Ed opened his speech by praising the Co-op: “You have always understood that ethics of responsibility, co-operation and stewardship must be at the heart of what we do. That’s one of the reasons why the Co-op Bank has in the last week seen a 25% rise in applications for accounts.” He introduced the Shadow Chancellor, Ed Balls, who was standing alongside him, as “a proud Labour and Co-operative MP”.

The Labour Leader made clear his vision of an economy that rewarded long-termism, patient investment and shared responsibility, and of a financial industry based on Stewardship banking, recognising its responsibility to serve the real economy and to build a long-term, trusted relationship with their customer. He reminded us of the time when building societies were based in the local communities they served and being a bank manager was a position to be respected.

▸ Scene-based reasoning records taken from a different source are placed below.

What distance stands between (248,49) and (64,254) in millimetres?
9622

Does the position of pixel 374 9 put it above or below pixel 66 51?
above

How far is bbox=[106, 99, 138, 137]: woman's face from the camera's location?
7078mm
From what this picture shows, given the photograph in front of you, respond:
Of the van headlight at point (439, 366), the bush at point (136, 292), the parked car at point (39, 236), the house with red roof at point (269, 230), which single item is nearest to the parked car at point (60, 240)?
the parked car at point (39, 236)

Fundamentally, Ed Miliband called for better, genuine competition in the banking sector – an increase in the choice with “new banks appearing on high streets right across the country.” He added that, “we should have a thriving mutual sector once again.” Later, during questions, Ed Balls said that five years ago building societies and credit unions were regarded as a relic of the past by the City, but that instead the City needed to learn the lessons of the mutual sector. He praised the innovation of mutuals and lauded the trust in which they are held by the public.

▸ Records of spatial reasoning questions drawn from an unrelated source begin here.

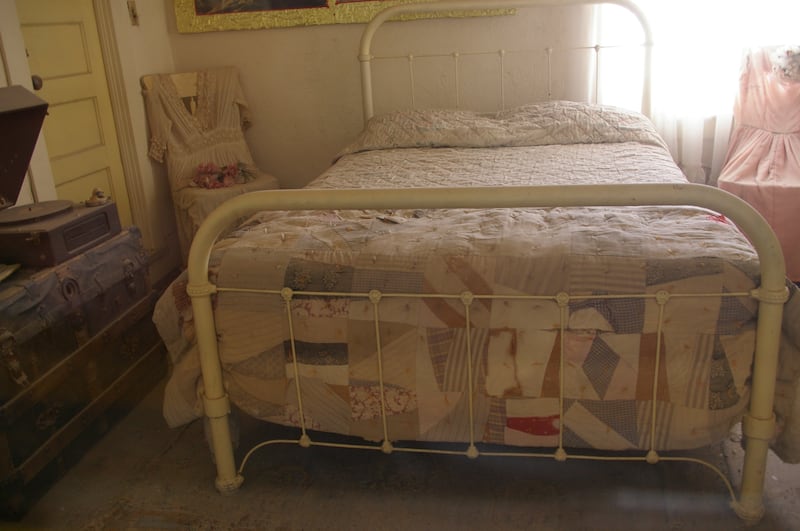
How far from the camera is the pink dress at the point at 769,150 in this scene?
2797 millimetres

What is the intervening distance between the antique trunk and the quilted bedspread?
386 mm

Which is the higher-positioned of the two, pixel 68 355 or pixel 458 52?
pixel 458 52

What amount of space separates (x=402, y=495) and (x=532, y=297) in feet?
2.08

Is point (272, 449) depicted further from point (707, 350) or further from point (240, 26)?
point (240, 26)

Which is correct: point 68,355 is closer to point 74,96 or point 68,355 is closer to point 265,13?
point 74,96

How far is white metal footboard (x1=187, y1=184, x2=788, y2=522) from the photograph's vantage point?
1449 mm

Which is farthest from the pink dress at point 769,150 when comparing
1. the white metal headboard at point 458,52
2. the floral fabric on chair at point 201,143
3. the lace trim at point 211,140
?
the lace trim at point 211,140

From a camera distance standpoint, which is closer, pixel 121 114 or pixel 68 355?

Miliband was clear on his support for a UK equivalent of the US Glass-Steagal Act, something which Co-operative MP Chris Leslie has been pushing for in the current Financial Services Bill debates, in the face of Tory and Lib Dem opposition.

Ed said: “Some of the most deprived areas of the country are currently almost entirely excluded from banking services. We can only fix this when we know what is going on, when we have proper information. In the 1970s, the US government passed a law forcing the banks to publish details of the areas in the country to which they weren’t lending. That paved the way for radical action on community financing. Some banks in the UK already hold this information. We should collect and publish it.”

Ed Miliband’s speech today, hosted by the Co-operative Bank, gets us closer to banks that, as he put it, serve the people, not just themselves. Banks they can trust once again. Banks that can help us rebuild our economy, and rebuild an economy that works for working people.”